加えて、従業員が独断でUSBメモリなどの記憶媒体を利用するなどの不正行為についても、許可したUSBメモリ以外の利用を制限することで内部不正の抑制も可能です。

さらに、デバイスの操作ログを取得することで、万が一セキュリティインシデントが発生してしまった際にも、操作ログを分析し迅速な状況把握や事後対応に役立ちます。

セキュリティ対策製品の導入

適切な情報資産の管理を行っていても、マルウェアや不正アクセスなどサイバー攻撃の被害に遭ってしまうと情報漏洩に直結するリスクがあります。

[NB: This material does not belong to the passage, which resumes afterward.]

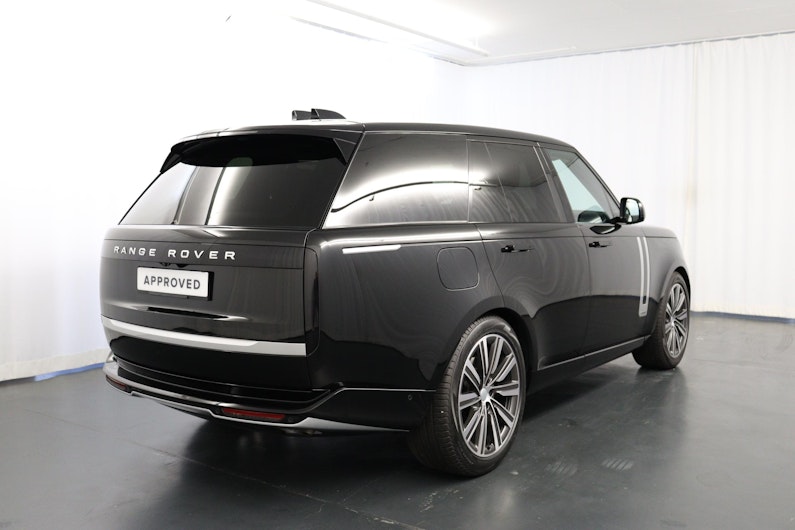Vehicle image LAND ROVER RANGE ROVER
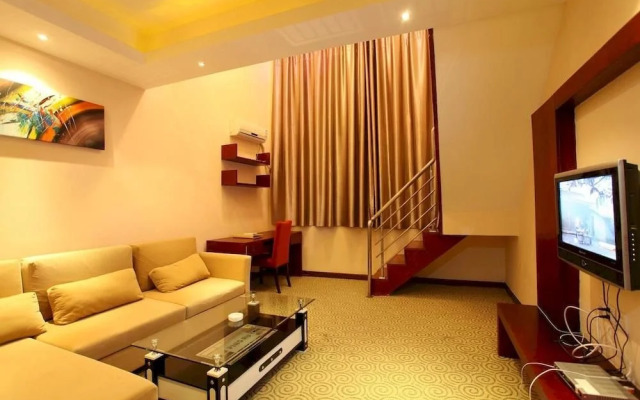 Aoyuan Hotel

セキュリティ対策製品を導入し適切に利用することで、多くのサイバー攻撃を防ぐことが可能です。ウイルス対策ソフトやEDR(Endpoint Detection and Response)など様々な製品が販売されています。

組織のセキュリティを強化することは、情報資産を守り盤石な管理を実現することに繋がります。

適切な管理とセキュリティ対策で情報資産を守る

多くの組織は膨大な情報資産を保持しており、それらを管理するためには多くの検討事項や工数が必要です。
しかし、一度情報漏洩を起こしてしまえば組織は深刻なダメージを負うことになるため、情報資産の管理やセキュリティの強化は単なるコストではなく、起こるかもしれない大きな損害を防ぐための投資であると考えるべきなのではないでしょうか。

情報資産を適切に管理し、正しく取り扱うことは現代のビジネス環境では企業の責務とも言えます。自組織の資産管理状況を見直し、情報漏洩を起こしにくい環境を目指しましょう。